Pandas provides easy-to-use methods for combining DataFrames.


In [None]:
# Concatenation
df1 = pd.DataFrame({'A': [1, 2], 'B': [3, 4]})
df2 = pd.DataFrame({'A': [5, 6], 'B': [7, 8]})

concat_df = pd.concat([df1, df2], ignore_index=True)
print("\nConcatenated DataFrames:\n", concat_df)

# Merging DataFrames
left = pd.DataFrame({'key': ['A', 'B', 'C'], 'left_value': [1, 2, 3]})
right = pd.DataFrame({'key': ['A', 'B', 'D'], 'right_value': [4, 5, 6]})

merged_df = pd.merge(left, right, on='key', how='outer')
print("\nMerged DataFrame (outer join):\n", merged_df)

# 6. Aggregation and Grouping

Pandas provides powerful grouping and aggregation functions to summarize data.


In [None]:
# Grouping by a column
grouped_df = dataframe.groupby('City')['Age'].mean()
print("\nAverage Age per City:\n", grouped_df)

# Aggregating data using multiple functions
agg_df = dataframe.groupby('City').agg({'Age': ['mean', 'min', 'max']})
print("\nAggregated Age statistics by City:\n", agg_df)

# 7. Working with Time Series Data

Pandas has robust tools for handling time series data, including parsing dates and resampling.


In [None]:
# Creating a time series
date_range = pd.date_range('2024-01-01', periods=5, freq='D')
time_series = pd.Series(np.random.randn(5), index=date_range)
print("\nTime Series Data:\n", time_series)

# Resampling time series data
resampled_series = time_series.resample('2D').mean()
print("\nResampled (2-day mean):\n", resampled_series)
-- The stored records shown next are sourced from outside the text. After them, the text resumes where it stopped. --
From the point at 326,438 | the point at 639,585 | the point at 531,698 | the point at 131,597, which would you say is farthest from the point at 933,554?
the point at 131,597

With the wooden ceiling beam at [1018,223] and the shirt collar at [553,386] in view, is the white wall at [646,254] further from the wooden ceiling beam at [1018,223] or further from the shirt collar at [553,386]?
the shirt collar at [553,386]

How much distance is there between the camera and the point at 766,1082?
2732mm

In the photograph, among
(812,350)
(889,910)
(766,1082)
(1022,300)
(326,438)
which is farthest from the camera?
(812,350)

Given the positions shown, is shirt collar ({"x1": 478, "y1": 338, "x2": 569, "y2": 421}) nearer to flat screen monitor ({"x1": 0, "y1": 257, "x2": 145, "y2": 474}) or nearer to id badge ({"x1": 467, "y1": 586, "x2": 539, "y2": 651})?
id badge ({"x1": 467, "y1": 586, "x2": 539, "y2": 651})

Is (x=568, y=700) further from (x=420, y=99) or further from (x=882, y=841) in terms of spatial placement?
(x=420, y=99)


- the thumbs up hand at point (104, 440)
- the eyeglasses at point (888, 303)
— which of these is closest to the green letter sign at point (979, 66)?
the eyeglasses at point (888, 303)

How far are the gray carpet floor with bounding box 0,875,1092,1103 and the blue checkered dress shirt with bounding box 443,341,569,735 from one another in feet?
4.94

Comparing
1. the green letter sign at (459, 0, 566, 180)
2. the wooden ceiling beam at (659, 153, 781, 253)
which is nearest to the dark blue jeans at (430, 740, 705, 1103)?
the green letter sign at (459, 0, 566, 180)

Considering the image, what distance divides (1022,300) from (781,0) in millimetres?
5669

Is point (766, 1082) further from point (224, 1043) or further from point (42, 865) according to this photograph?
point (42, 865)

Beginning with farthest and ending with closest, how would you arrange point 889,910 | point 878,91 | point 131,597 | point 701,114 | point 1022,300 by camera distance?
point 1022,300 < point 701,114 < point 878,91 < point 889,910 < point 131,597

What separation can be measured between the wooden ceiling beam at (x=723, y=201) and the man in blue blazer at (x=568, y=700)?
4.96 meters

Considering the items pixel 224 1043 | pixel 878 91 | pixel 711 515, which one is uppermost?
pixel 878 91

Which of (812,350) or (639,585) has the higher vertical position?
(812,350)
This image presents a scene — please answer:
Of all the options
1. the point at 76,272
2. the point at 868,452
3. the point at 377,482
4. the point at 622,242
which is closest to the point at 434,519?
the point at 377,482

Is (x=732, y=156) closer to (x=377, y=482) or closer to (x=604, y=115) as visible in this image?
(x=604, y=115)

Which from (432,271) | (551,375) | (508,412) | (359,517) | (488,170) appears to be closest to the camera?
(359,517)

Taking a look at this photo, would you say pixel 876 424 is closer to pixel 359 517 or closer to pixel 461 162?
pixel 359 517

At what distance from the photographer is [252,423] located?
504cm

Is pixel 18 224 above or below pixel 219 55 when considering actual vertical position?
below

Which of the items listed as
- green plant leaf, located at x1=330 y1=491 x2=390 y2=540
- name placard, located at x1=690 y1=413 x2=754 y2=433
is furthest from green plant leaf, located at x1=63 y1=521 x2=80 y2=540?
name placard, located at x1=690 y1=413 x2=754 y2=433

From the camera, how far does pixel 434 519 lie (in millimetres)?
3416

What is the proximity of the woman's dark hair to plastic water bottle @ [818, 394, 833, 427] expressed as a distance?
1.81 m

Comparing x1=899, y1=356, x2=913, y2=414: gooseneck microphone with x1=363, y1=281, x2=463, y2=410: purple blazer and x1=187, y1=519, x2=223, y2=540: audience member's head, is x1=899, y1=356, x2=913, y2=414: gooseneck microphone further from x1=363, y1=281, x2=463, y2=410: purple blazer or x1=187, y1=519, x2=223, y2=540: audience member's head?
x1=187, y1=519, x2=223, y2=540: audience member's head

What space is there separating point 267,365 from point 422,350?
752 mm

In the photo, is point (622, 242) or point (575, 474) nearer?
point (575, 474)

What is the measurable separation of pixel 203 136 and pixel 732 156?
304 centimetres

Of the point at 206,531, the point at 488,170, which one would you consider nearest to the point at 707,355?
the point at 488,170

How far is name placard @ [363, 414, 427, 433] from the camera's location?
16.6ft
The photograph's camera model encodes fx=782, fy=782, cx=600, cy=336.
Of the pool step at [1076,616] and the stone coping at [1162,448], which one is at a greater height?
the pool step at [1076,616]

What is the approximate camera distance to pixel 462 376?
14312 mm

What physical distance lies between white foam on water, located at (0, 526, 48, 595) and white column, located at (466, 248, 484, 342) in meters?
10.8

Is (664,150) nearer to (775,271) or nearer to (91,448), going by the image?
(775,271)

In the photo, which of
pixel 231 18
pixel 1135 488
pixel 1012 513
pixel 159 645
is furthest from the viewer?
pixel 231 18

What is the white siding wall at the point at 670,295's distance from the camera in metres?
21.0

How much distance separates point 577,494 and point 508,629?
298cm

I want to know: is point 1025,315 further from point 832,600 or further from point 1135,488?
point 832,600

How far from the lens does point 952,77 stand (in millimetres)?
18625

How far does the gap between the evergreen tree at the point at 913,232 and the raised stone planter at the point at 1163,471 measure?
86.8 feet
# 8. Input and Output: Reading and Writing Data

Pandas supports a wide variety of file formats to read and write data, including CSV, Excel, JSON, and SQL.

# Reading from a CSV file

You can read data from a CSV file using:

```
df_from_csv = pd.read_csv('data.csv')
```

# Writing DataFrame to a CSV file

To write a DataFrame to a CSV file, use:

```
dataframe.to_csv('output.csv', index=False)
```

# Reading from and writing to Excel

To read/write Excel files, install the openpyxl library:

```
!pip install openpyxl
```

Reading:

```
df_from_excel = pd.read_excel('data.xlsx')
```

Writing:

```
dataframe.to_excel('output.xlsx', index=False)
```


# Conclusion

In this tutorial, we covered the basics of pandas, including data manipulation, cleaning, merging, and grouping operations. Pandas is an essential tool for data analysis and manipulation in Python.